Concrete functions for cross-provider format conversion in the AI Gateway: toAnthropic() and toGoogle() transform OpenAI-format requests to provider-native formats, while normalizeAIGatewayResponse() converts provider responses back to OpenAI format. Provided by the llm-mapper/transform module.

Description

These functions form the core of the AI Gateway's provider translation layer. toAnthropic() converts OpenAI Chat Completions request bodies into Anthropic Messages API format, handling system message extraction, content block conversion, tool mapping, reasoning/thinking configuration, cache control breakpoints, and context editing. toGoogle() converts to Gemini's generateContent format with content parts, system instructions, generation config, and tool declarations. normalizeAIGatewayResponse() handles the reverse direction for both streaming (SSE) and non-streaming responses, including AWS Bedrock binary event stream decoding and usage normalization.

Usage

Used by the AI Gateway proxy when routing requests to Anthropic or Google, and when normalizing responses from any provider back to OpenAI format before returning to the caller.

Code Reference

Source Location

  • Repository: Helicone
  • Files:
    • packages/llm-mapper/transform/providers/openai/request/toAnthropic.ts -- OpenAI to Anthropic request conversion
    • packages/llm-mapper/transform/providers/openai/request/toGoogle.ts -- OpenAI to Google Gemini request conversion
    • packages/llm-mapper/transform/providers/normalizeResponse.ts -- Response normalization (all providers)

Signature (toAnthropic)

export function toAnthropic(
  openAIBody: HeliconeChatCreateParams,
  providerModelId?: string,
  plugins?: Plugin[],
  options?: {
    includeCacheBreakpoints?: boolean;
  }
): AnthropicRequestBody

Signature (toGoogle)

export function toGoogle(
  openAIBody: HeliconeChatCreateParams
): GeminiGenerateContentRequest

Signature (normalizeAIGatewayResponse)

export async function normalizeAIGatewayResponse(params: {
  responseText: string;
  isStream: boolean;
  provider: ModelProviderName;
  providerModelId: string;
  responseFormat: ResponseFormat;
  bodyMapping?: BodyMappingType;
}): Promise<string>

Import

import { toAnthropic } from "@helicone-package/llm-mapper/transform/providers/openai/request/toAnthropic";
import { toGoogle } from "@helicone-package/llm-mapper/transform/providers/openai/request/toGoogle";
import { normalizeAIGatewayResponse } from "@helicone-package/llm-mapper/transform/providers/normalizeResponse";

I/O Contract

toAnthropic Inputs

Name Type Required Description
openAIBody HeliconeChatCreateParams Yes OpenAI Chat Completions request body including messages, model, max_tokens, temperature, tools, etc.
providerModelId string No Override model ID for Anthropic (e.g. when routing through a gateway that maps model names)
plugins Plugin[] No Array of Helicone plugins; the "web" plugin is mapped to Anthropic's web_search_20250305 tool
options.includeCacheBreakpoints boolean No Whether to include Anthropic prompt caching annotations (default: true).
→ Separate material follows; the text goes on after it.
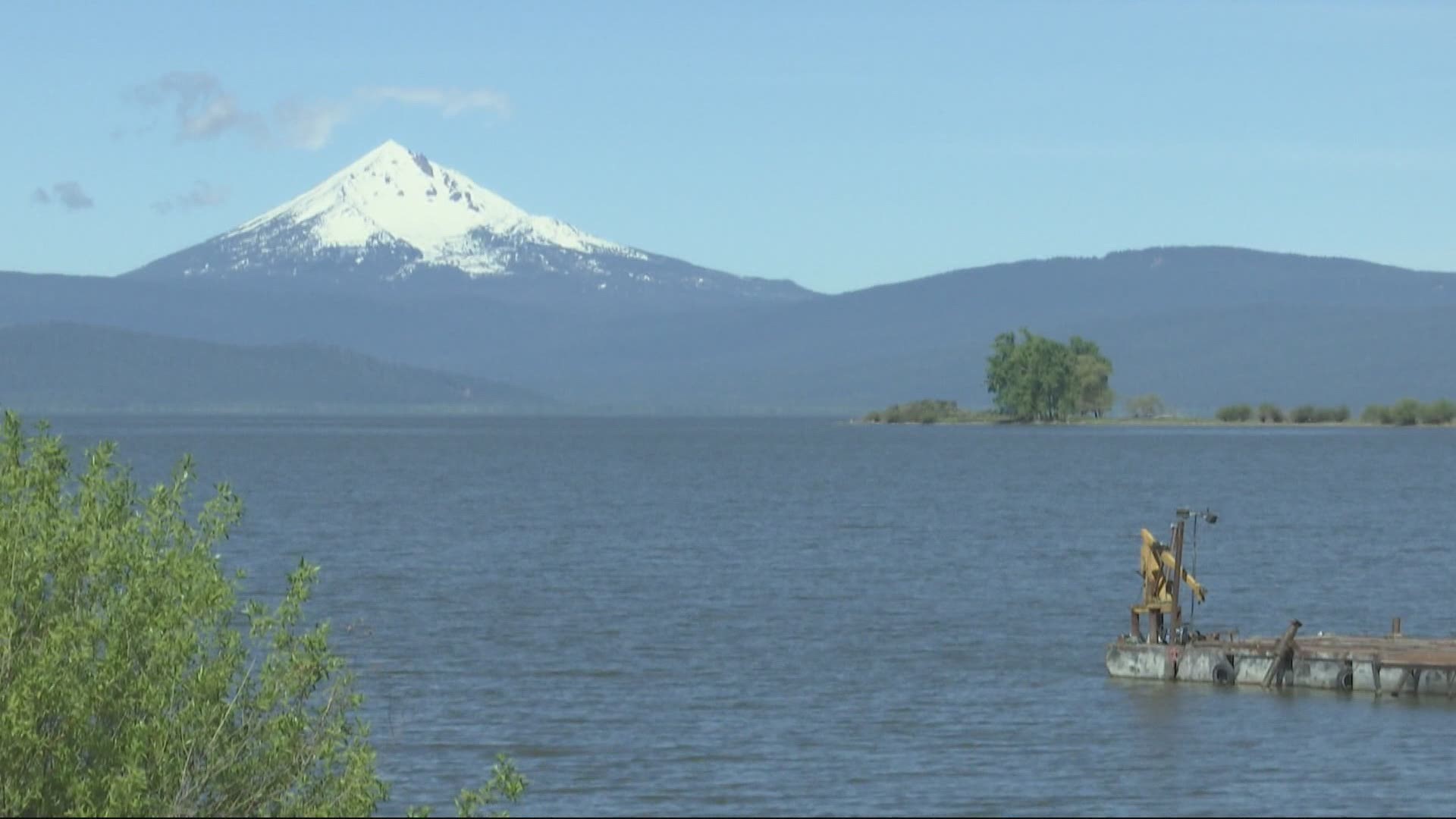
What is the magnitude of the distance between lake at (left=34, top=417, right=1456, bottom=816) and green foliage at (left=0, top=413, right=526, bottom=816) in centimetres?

When enabled, adds cache_control: { type: "ephemeral", ttl: "5m" } to the last content block if no user-provided cache controls exist.

toAnthropic Output

Name Type Description
(return) AnthropicRequestBody Anthropic Messages API request body with model, messages, max_tokens, optional system, tools, tool_choice, thinking, metadata, stop_sequences, stream, and context_management

toGoogle Inputs

Name Type Required Description
openAIBody HeliconeChatCreateParams Yes OpenAI Chat Completions request body. Must contain at least one message.

toGoogle Output

Name Type Description
(return) GeminiGenerateContentRequest Google Gemini request body with contents (user/model parts), optional system_instruction, generationConfig (temperature, topP, topK, maxOutputTokens, thinkingConfig, imageConfig, responseMimeType/responseSchema), tools (functionDeclarations), and toolConfig

normalizeAIGatewayResponse Inputs

Name Type Required Description
responseText string Yes Raw response text from the provider (JSON for non-streaming, SSE text for streaming)
isStream boolean Yes Whether the response is a streaming (SSE) response
provider ModelProviderName Yes The provider that produced the response (used for usage normalization)
providerModelId string Yes The model ID used with the provider
responseFormat ResponseFormat Yes The format of the response: "ANTHROPIC", "GOOGLE", or "OPENAI"
bodyMapping BodyMappingType No If "RESPONSES", the output is further converted to OpenAI Responses API format

normalizeAIGatewayResponse Output

Name Type Description
(return) Promise<string> Normalized response as a string: JSON for non-streaming, SSE text for streaming. In OpenAI Chat Completions format (or Responses API format if bodyMapping is "RESPONSES").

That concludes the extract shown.